The Davis family of Cheyenne did just that.

“I love to see the other cultures and how they interact,” said Misty Davis, 41, who attended the powwow with her husband and children. “I love the fact that they tell us so much information about the dances—how they were created, how they are part of their society. You don’t just see this beautiful dance; you get to see part of their history with it.”

Chloe Davis, 13, called the powwow “magical,” as she joined two of her sisters when the teenage girls in the audience were invited to join the dance circle. 

“It’s for the audience—for them to participate,” said Sandra Iron Cloud, 60, an Ethete resident and co-coordinator of the Little Sun Drum and Dance Group.

At CFD, Iron Cloud’s group, comprised of 30 dancers and singers, showcases the thriving culture of the Northern Plains Indigenous peoples. Many of her dancers hail from the Wind River Reservation and are members of the Northern Arapaho, Oglala Lakota, Northern Cheyenne and Dakota tribes.

Powwows take place throughout the western United States almost every month of the year, and some in Iron Cloud’s group attend one nearly every weekend. Their season kicks off in March with the Denver Powwow and continues with events in South Dakota, Wyoming, Montana and Idaho. The group wraps up in October before sticking close to home at the Wind River Reservation for its community Christmas and New Year’s powwows. 

Jolynn Fighting Bear displays her dancing regalia as she faces the drummers during a performance by the Little Sun Drum and Dance Group during the annual powwow at Cheyenne Frontier Days. (Wyoming Truth photo by Elizabeth Sampson)

“We come [to CFD] to give a glimpse of who we are as powwow people,” Iron Cloud said. “We’re just everyday people showing and sharing about part of our way of life, of why we are still here, of why we are still resilient and why we are so proud of who we are as Native American indigenous people.”

Connecting with his own Native American roots is what drew Cheyenne’s Nathan Johnson, 39, to the powwow with his wife and children.

“I love seeing that they are keeping the culture alive,” said Johnson, noting that his favorite dance is the men’s traditional dance, before he and his children entered the dance circle.

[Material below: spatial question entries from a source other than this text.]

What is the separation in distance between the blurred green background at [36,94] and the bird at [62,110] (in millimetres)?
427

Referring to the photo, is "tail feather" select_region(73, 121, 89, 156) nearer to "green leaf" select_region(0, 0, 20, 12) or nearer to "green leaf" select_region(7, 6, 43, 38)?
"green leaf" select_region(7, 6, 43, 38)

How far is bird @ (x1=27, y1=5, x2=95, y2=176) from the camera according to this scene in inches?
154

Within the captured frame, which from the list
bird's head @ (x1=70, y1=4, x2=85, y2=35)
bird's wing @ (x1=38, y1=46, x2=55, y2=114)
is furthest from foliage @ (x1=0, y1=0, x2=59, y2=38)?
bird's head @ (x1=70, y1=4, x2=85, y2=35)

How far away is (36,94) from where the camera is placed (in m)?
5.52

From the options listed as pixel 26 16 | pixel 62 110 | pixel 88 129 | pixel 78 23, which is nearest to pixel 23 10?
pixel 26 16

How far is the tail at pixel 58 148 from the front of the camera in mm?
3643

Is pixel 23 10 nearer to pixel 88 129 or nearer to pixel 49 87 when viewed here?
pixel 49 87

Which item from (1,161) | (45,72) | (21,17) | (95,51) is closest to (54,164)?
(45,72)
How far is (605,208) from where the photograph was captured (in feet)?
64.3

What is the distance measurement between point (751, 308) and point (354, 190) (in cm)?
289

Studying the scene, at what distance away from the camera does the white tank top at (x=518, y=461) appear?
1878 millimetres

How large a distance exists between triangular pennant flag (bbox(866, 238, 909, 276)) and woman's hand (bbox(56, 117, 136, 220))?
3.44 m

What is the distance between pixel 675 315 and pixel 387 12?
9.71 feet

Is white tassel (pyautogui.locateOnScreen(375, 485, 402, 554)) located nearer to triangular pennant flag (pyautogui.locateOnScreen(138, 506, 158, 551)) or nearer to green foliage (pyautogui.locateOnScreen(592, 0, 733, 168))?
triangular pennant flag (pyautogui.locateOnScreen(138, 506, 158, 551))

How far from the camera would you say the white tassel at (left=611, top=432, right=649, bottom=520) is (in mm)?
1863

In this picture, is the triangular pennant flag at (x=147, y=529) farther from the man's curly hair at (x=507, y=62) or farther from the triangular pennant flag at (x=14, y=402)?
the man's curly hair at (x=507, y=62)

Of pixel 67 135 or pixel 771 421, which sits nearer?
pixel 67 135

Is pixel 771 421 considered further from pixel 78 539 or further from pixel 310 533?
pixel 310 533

“It’s traditional—I can actually do it.”

Johnson’s wife, Kimberly, 30, said her favorite part of the event was the hoop dancing, which was performed by Jasmine Pickner-Bell and her two young daughters.

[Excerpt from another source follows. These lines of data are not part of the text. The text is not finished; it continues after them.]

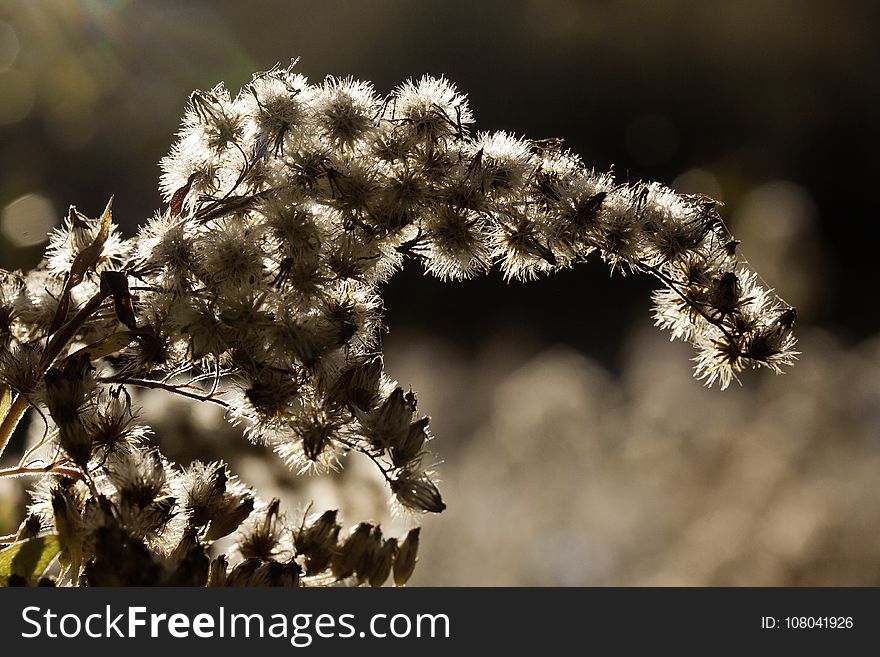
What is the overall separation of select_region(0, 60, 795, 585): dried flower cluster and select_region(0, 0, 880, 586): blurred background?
0.25m

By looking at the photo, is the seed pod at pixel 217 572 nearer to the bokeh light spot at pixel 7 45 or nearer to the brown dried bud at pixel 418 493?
the brown dried bud at pixel 418 493

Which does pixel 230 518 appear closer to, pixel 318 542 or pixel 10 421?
pixel 318 542

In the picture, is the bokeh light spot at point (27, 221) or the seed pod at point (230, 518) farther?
the bokeh light spot at point (27, 221)

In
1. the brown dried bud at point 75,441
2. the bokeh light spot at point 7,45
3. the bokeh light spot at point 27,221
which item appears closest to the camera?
the brown dried bud at point 75,441

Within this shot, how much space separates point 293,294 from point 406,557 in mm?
216

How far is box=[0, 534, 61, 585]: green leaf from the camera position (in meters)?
0.59

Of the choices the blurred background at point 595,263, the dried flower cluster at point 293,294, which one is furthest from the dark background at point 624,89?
the dried flower cluster at point 293,294

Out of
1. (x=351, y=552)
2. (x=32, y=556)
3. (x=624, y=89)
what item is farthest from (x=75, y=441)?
(x=624, y=89)

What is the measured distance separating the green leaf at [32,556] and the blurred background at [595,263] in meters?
0.30

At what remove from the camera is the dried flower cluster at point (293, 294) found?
1.97 feet

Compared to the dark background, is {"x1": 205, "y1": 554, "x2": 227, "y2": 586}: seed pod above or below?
below

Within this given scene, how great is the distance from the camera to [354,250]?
0.65 metres

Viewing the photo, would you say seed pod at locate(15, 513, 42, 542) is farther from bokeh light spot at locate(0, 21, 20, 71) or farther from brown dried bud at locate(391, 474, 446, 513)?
bokeh light spot at locate(0, 21, 20, 71)

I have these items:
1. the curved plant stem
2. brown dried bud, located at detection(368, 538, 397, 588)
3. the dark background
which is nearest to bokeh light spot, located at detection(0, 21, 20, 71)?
the dark background
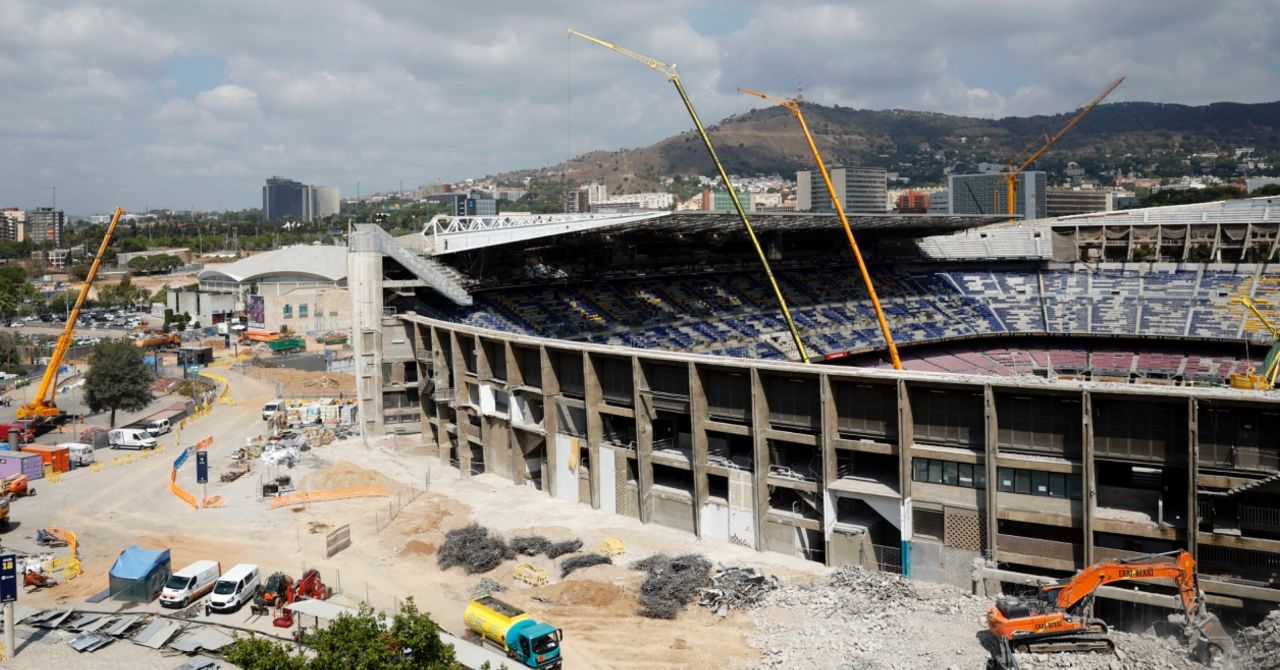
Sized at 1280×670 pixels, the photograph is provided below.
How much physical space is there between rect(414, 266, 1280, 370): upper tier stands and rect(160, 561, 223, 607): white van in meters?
26.5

“I love that this year she has her kids involved,” she said.

For 15-year-old Elysiana Hernandez, it’s the dancers’ colorful regalia that keeps her coming back to the Indian Village.

“I’ve always come, ever since I was six,” said Hernandez, a Cheyenne resident,  sampling an Indian taco from a nearby food stand. “It’s unique, colorful, different. I like the way they make the sounds with their music. I just like the culture.” 

Iron Cloud is working with the CFD Indian Committee to create more educational showcases in recognition of event-goers’ interest in Native American culture.  This year, for example, the Indian Village features a tipi where visitors can learn about history of the Northern Plains tribes and their use of the buffalo, as well as information about the dancers’ regalia. 

“It’s a weeklong of education; a weeklong of social and cultural awareness,” Iron Cloud said. “We are here to share, to give a little part of who we are. … This is giving you a brief window into who we are as unique people, as indigenous people, as people of the northern plains.”

As CFD celebrates its 126th anniversary, Iron Cloud is happy to continue the tradition of Native Americans participating in the iconic Wyoming event.

“We’re here to enhance the western theme of Cheyenne Frontier Days,” Iron Cloud said. “It’s an epic event that is a historical event for many. We are glad to be part of it and are here to help promote what it stands for—what Wyoming stands for. Like my son said, you can’t have cowboys without Indians.”